**** Trecho citado
3. Interessante também é a constatação da “ausência de cisões” ao longo da história da IECLB. Ora, este fato, sem dúvida altamente positivo, não é prova para a verdadeira unidade da igreja. A “ausência de cisões” talvez demonstre que, na IECLB, não se sabe mais o que perfaz a verdadeira unidade da igreja, priorizando-se a unidade institucional em detrimento da unidade teológica. Para a conservação da verdadeira unidade da igreja, é possível que haja necessidade de cisões provenientes da distinção entre igreja verdadeira e igreja falsa. Nem Lutero, nem o luteranismo posterior tiveram medo de distinções teológicas e, por conseqüência, de delimitações eclesiásticas. Os Reformadores jamais admitiriam uma “solução negociada” em questões centrais para a confessionalidade – como, por exemplo, em torno da compreensão do sacramento do batismo – apenas com o intuito de preservar a unidade institucional da Igreja.

4. O documento afirma com correção de que a “IECLB não tem imunidade frente às influências da sociedade pluralista”. Ela deverá estar atenta às necessidades cada vez mais diversificadas da sociedade no planejamento de sua atuação. Porém, deverá estar igualmente atenta para não reproduzir em seu interior os processos sociais desagregadores. Apesar de procurar diversificar sua atuação, ela deverá zelar por um testemunho teológico-confessional inequívoco. Aliás, igreja sem posição teológica e confessional clara pouco terá a contribuir numa realidade de confusão religiosa e dissolução dos valores.
********
**** Seção de dados
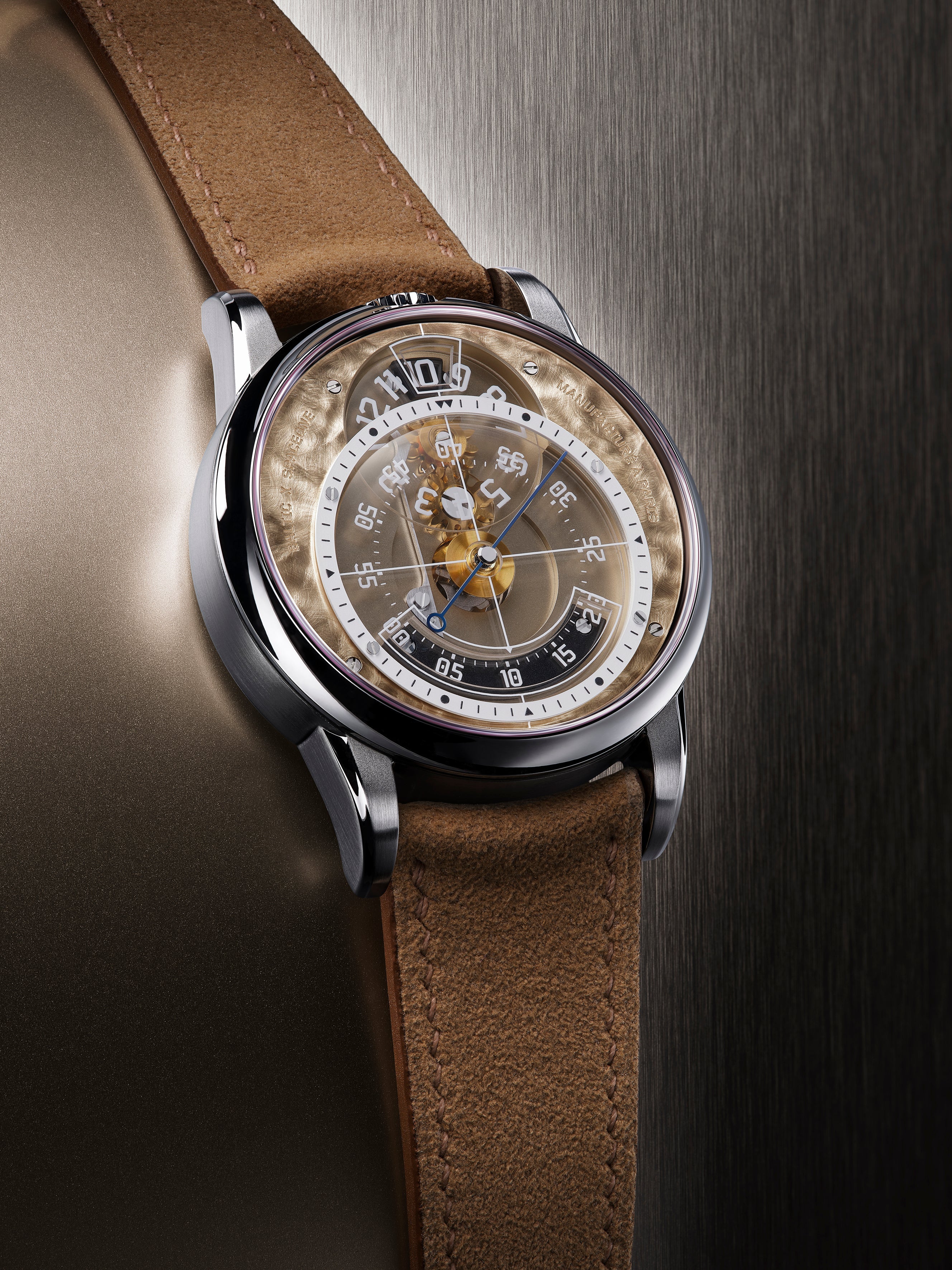 Baltic x SpaceOne Seconde Majeure – Charbonné Dial - Limited Edition - Image 6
********
● **Exercícios**:
[1] Traduza para o inglês esta frase do trecho sobre a IECLB: "Nem Lutero, nem o luteranismo posterior tiveram medo de distinções teológicas e, por conseqüência, de delimitações eclesiásticas."
[2] Extraia do trecho sobre a IECLB, sem nenhuma alteração, a passagem que vai de "4. O documento" até "dissolução dos valores.".

● **Respostas em ordem**:
[1] Neither Luther nor later Lutheranism was afraid of theological distinctions and, consequently, of ecclesiastical boundaries.

[2]
4. O documento afirma com correção de que a “IECLB não tem imunidade frente às influências da sociedade pluralista”. Ela deverá estar atenta às necessidades cada vez mais diversificadas da sociedade no planejamento de sua atuação. Porém, deverá estar igualmente atenta para não reproduzir em seu interior os processos sociais desagregadores. Apesar de procurar diversificar sua atuação, ela deverá zelar por um testemunho teológico-confessional inequívoco. Aliás, igreja sem posição teológica e confessional clara pouco terá a contribuir numa realidade de confusão religiosa e dissolução dos valores.